Of course, everyone before you turned up and felt the same way (apart from those people who are naturally confident in every situation, but they are a rare beast).

The best thing to do is grip your paranoia with both hands – introduce yourself and ask if you can join the group. 99.99% of travellers are lovely, welcoming people who will take an extra person into their group happily. If you are unfortunate enough to encounter the 0.01%, wait until their playlist is on and then do what you like with the iPod.

Having the time of your life

Some of my best travel experiences have resulted from the people I have met in hostels. Get your first time out the way and I’m sure you’ll feel the same. Find the right hostel and a good crowd and you’re set to have the time of your life.
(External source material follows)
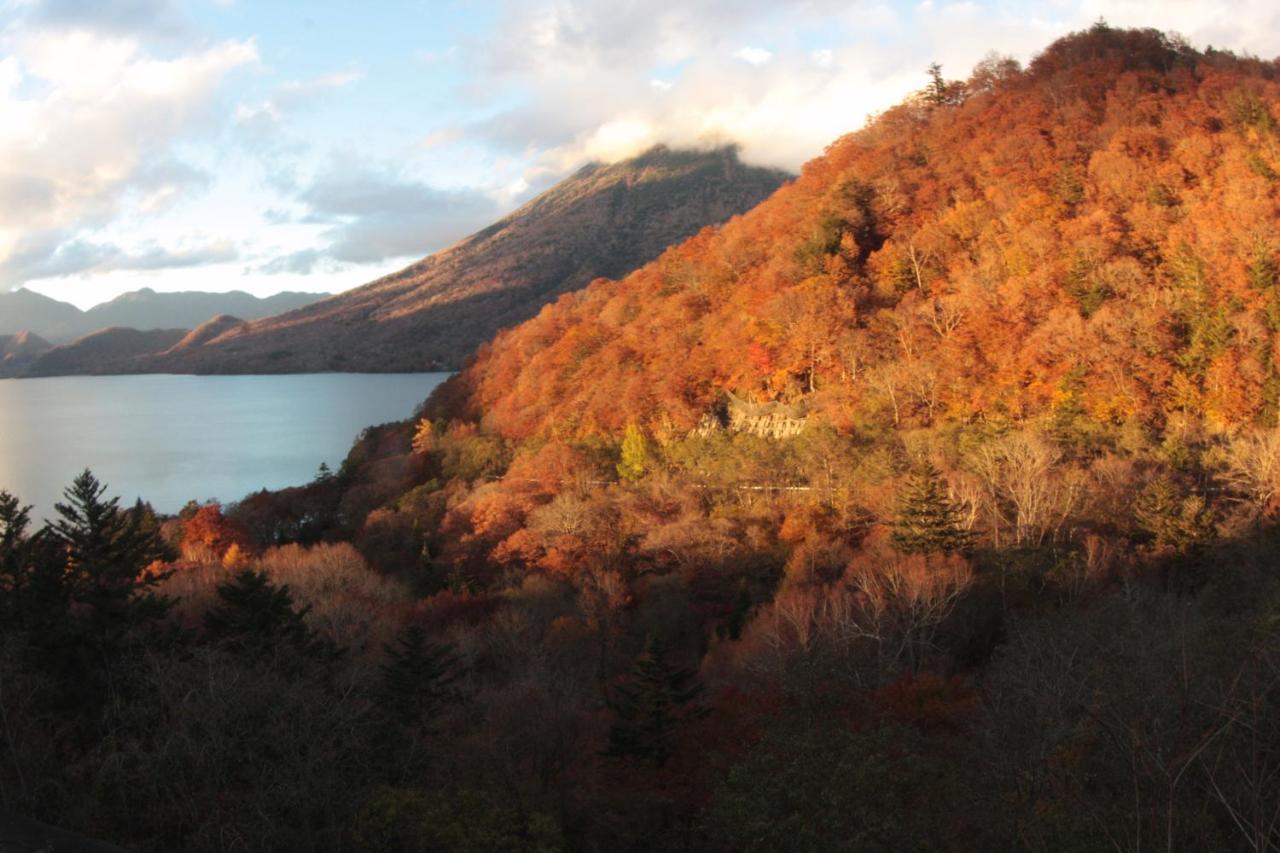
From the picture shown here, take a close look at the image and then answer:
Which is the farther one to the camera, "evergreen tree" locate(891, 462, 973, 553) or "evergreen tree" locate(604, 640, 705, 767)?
"evergreen tree" locate(891, 462, 973, 553)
Have you ever stayed in a hostel? Any other tips to suggest?

Author - Jo Fitzsimons

Hi, I'm Jo, the writer behind Indiana Jo. In 2010 I quit my job as a lawyer and booked an around the world ticket. As a solo female traveller, I hopped from South America to Central America, across Asia, the Middle East and Europe. It was supposed to be a one-year trip but over a decade later, it's yet to end. I've lived in a cave, climbed down a volcano barefoot, spent years as a digital nomad, worked as a freelance travel writer, and eaten deadly Fugu. Now I'm home, back in the UK, but still travelling far and wide. You can find out more About Me.
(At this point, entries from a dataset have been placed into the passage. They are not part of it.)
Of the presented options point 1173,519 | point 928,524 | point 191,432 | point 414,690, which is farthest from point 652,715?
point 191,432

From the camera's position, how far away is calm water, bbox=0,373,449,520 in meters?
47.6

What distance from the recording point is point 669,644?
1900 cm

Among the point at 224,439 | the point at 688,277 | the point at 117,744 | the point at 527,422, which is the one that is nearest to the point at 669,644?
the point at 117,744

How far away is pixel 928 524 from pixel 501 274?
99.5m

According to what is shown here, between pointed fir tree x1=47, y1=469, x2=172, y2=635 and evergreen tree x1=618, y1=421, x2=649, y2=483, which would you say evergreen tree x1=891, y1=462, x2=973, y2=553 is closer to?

6 thoughts on “Tips For Your First Time Stay In A Hostel”

  1. Nice post Jo, and some great points for the hostel noob. Hostels often get a bad rep but there are such a large variety of hostels now that you can generally find one that fits your style of travel in most places. I actually wrote a post with a few more tips for new hostel goers that would be really relevant for your readers, you can check it out here: hopefully your readers will get something out of it too 🙂

    • Thanks, Pete. Just been over to your site and loved your post and think my readers would too so thanks for sharing. Pillow Ammo – oh, yes, what an amazing idea. I’ve been using socks, flip-flops and I once whipped a guy in the face with his denim shorts (he was a friend) for snoring too loud. The pillow might be less likely to scar ;p

  2. I loved, loved, loved this. I’ve backpacked for long periods of time, slept in forest shelters, bunkhouses, convents, boats, a submarine and the usual laundry list of hotels and b and bs. I’m ready for my first hostel (Ireland, probably). I can handle the bumping uglies in the night, the snorers, the heavily used showers, the booze hounds, but not the man hairs. I’ll never be ready for man hairs. Thanks for the prep list. 🙂

    • Hi Megan, thanks for stopping by. A submarine? Now that’s a story I have to hear 🙂 No, man hairs are never a pleasant find. Ever. And I can get used to most things. If you have bad eye-sight, inspecting your bed without your glasses on or contacts in can help emotionally! I’ve just stayed in Generator Hostel, Dublin and will check out Times Square Hostel in a few days. Generator was tiny man-hair free if you haven’t booked yet.

      • Oooh, women complaining about the OTHER gender leaving hairs in the shower? You sure you want to go there? Haha!

        Seriously, great post and I agree completely. Yes hostels are an aquired taste – and I dont use them all of the time – but they are a great experience and should not be missed.

        • Ha ha, Mike – as a girl who used to have long, dark hair, I should definitely think twice about hair in the shower comments 🙂 Though tiny man hairs on my bed are always unacceptable! Glad you liked the post! I like hostels for the social experience…though a good hotel with crisp, clean sheets is always a nice luxury.